▶ Text provided
§
The author of the memoir "Tokyo Vice," Adelstein has been on book tour in the U.S. recently, which he talked about in a Q&A with the Japan Times.

Author Joshua "Jake" Adelstein supposes that if he’d stayed home in rural Missouri and had never come to Japan, he’d probably have become a small-town lawyer or a very happy detective on the local police force.

"I was always attracted to the law, probably because my father was the county coroner for many years — and still is now," he says.

But Adelstein has spent roughly half his life in Japan, first as a student at Sophia University in Tokyo and then as a reporter for the vernacular Yomiuri Shimbun, where he landed a job that put him in touch with what he describes as "the dark side of the rising sun."

Seated on tatami in his sparsely furnished home-cum-office, crammed with books, magazines and manga extolling the exploits of the yakuza (Japan’s homegrown organized-crime groups), Adelstein, who will turn 41 in March, projects an aura of nervous energy as he taps a clove-scented cigarette against the rim of an ashtray.

"I always thought about writing a memoir about my years as a reporter in Japan, because I knew I was getting a look at the underbelly of Japanese society that even many Japanese don’t get," he relates. "I kept all my notes, photos, articles, tape recordings, memos, rough drafts, related documents and diary entries from the time I started working."

Although he’d completed his first draft by September 2008, Adelstein’s Japan-based publisher dropped the project out of concerns over violent retaliation by certain individuals mentioned in the book. So he took his manuscript to New York.

"The editor who first looked at my manuscript, Timothy O’Connell . . . was the perfect person to read it," he says."I was very lucky that he liked it, and he worked with me for months to get it into shape and make it all come together."

Realizing it had a potential blockbuster on its hands, the U.S. publisher Pantheon bumped up the print run and, in mid-October, "Tokyo Vice: An American Reporter on the Police Beat in Japan," was released to wide critical acclaim.
§
▶ Data shown

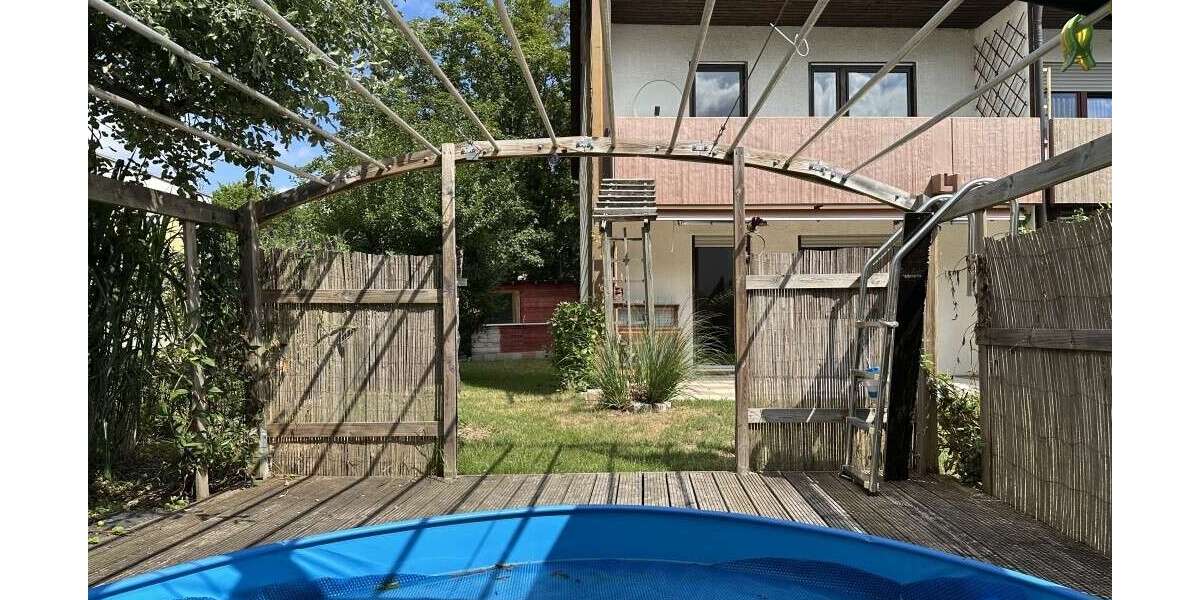 Einfamilienhaus Germering - 6 Zimmer, 136 m&sup2;, 685.000&euro; | Angebot:26997263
§
▶ Set of tasks
• A. Answer from the Adelstein profile:
(i) What position did Adelstein's father hold?
(ii) By what month and year had Adelstein finished his first draft?
(iii) Which U.S. publisher released "Tokyo Vice"?
• B. Summarize the Adelstein profile in two sentences.
• C. From the Adelstein profile, quote the part that opens with the words containing "Realizing it had" and closes with "wide critical acclaim.".
The listing comes from a separate source.

▶ Answers to each task
• A.
(i) County coroner, a post he held for many years and still holds.
(ii) September 2008.
(iii) Pantheon.

• B. Joshua "Jake" Adelstein, a Missouri native who has spent roughly half his life in Japan, studied at Sophia University and then reported for the Yomiuri Shimbun, where he saw what he calls "the dark side of the rising sun." After his Japan-based publisher dropped his memoir over fears of violent retaliation, he took the manuscript to New York, where Pantheon released "Tokyo Vice" in mid-October to wide critical acclaim.

• C.
Realizing it had a potential blockbuster on its hands, the U.S. publisher Pantheon bumped up the print run and, in mid-October, "Tokyo Vice: An American Reporter on the Police Beat in Japan," was released to wide critical acclaim.